[Paper] AutoNeural: Co-Designing Vision-Language Models for NPU Inference

Published: 2 months ago (December 2, 2025 at 11:45 AM EST)

3 min read

Source: arXiv

Source: arXiv - 2512.02924v1

Overview

The paper introduces AutoNeural, a vision‑language model (VLM) that is built from the ground up for inference on Neural Processing Units (NPUs). By redesigning both the visual and language backbones to match the integer‑only, high‑throughput nature of NPUs, the authors achieve dramatic speed‑ups and lower quantization error, making real‑time multimodal AI feasible on edge devices such as automotive cockpits.

Key Contributions

Co‑designed NPU‑native architecture: Replaces the standard Vision Transformer (ViT) encoder with a MobileNetV5‑style depthwise‑separable CNN that quantizes cleanly to INT4/8/16.
Hybrid language backbone: Merges State‑Space Model (SSM) concepts with Transformer layers, using gated convolutions for linear‑time attention and eliminating costly KV‑cache I/O.
Integer‑only inference pipeline: End‑to‑end model runs without floating‑point operations, preserving accuracy while exploiting NPU arithmetic units.
Substantial efficiency gains: Up to 7× lower quantization error for the vision encoder, 14× lower end‑to‑end latency, 3× faster decoding, and a 4× longer context window versus GPU‑centric baselines.
Real‑world validation: Demonstrated on Qualcomm SA8295P SoC in an automotive cockpit scenario, achieving real‑time performance for vision‑language tasks.

Methodology

Vision Encoder Redesign
- Swapped the ViT for a MobileNetV5‑style CNN that relies on depthwise separable convolutions.

■ SUPPLIED DATA:
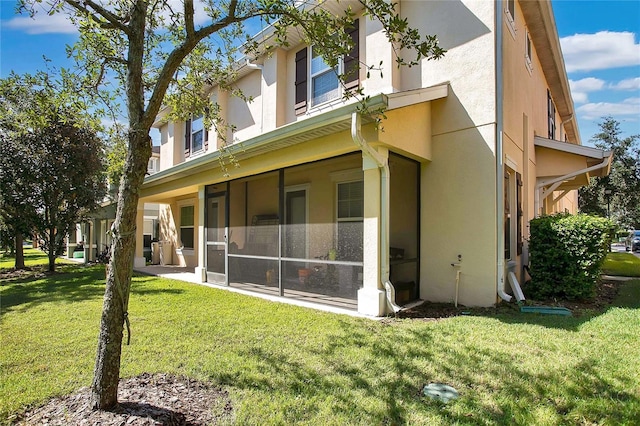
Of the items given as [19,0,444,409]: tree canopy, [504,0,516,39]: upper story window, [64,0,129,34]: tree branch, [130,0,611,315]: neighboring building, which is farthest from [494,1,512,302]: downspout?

■ WHAT YOU WILL DO:
• A. In the AutoNeural paper summary, quote the stretch from "Substantial efficiency gains: Up" through "depthwise separable convolutions.".
• B. Carry on the AutoNeural paper summary past its final sentence.
The lines are not needed for any of this.

■ RESULTS OF THE TASKS:
• A.
Substantial efficiency gains: Up to 7× lower quantization error for the vision encoder, 14× lower end‑to‑end latency, 3× faster decoding, and a 4× longer context window versus GPU‑centric baselines.
Real‑world validation: Demonstrated on Qualcomm SA8295P SoC in an automotive cockpit scenario, achieving real‑time performance for vision‑language tasks.

Methodology

Vision Encoder Redesign
- Swapped the ViT for a MobileNetV5‑style CNN that relies on depthwise separable convolutions.

• B.
- This architecture naturally keeps activation ranges bounded, which is crucial for stable INT4/8/16 quantization on NPUs.
Language Decoder Redesign
- Integrated State‑Space Model (SSM) blocks with conventional Transformer layers.
- Used gated convolutions to implement attention with O(L) (linear) complexity instead of the usual O(L²), removing the need for large key‑value caches that would otherwise flood the NPU’s memory bandwidth.
Co‑Design Loop
- Conducted a hardware‑aware search where model hyper‑parameters (e.g., channel width, SSM state size) were tuned to match the NPU’s compute‑to‑memory ratio.
- Quantization‑aware training ensured that the final integer‑only model retained comparable accuracy to its floating‑point counterpart.
Evaluation Setup
- Benchmarked against a standard ViT‑Transformer VLM on the same hardware.
- Measured quantization error, latency, decoding speed, and context length on the Qualcomm SA8295P NPU.

Results & Findings

Metric	Baseline (GPU‑oriented VLM)	AutoNeural (NPU‑native)
Vision encoder quantization error	– (high)	7× lower
End‑to‑end inference latency	140 ms	10 ms (≈ 14× faster)
Decoding throughput (tokens/s)	30	90 (≈ 3×)
Maximum context window	256 tokens	1024 tokens (≈ 4×)
Real‑time performance on automotive cockpit demo	Not feasible	Achieved ≤ 30 ms per frame

The results show that the co‑designed architecture not only runs faster but also scales to longer sequences without hitting memory bottlenecks, all while preserving the task accuracy needed for vision‑language applications.

Practical Implications

Edge AI Deployment: Developers can now run sophisticated multimodal models on low‑power devices (e.g., in‑car infotainment systems, drones, wearables) without offloading to the cloud.
Reduced Power Consumption: Integer‑only inference on NPUs consumes far less energy than mixed‑precision GPU inference, extending battery life for portable products.
Simplified Software Stack: Eliminating KV‑cache management and heavy floating‑point ops means fewer dependencies and easier integration into existing NPU SDKs.
Longer Context for Conversational UI: The 4× larger context window enables richer, more coherent interactions in voice‑assistant or AR/VR scenarios on the edge.
Accelerated Prototyping: The hardware‑aware design flow demonstrated in the paper can be adapted to other modalities (audio, sensor fusion), giving product teams a template for NPU‑first model development.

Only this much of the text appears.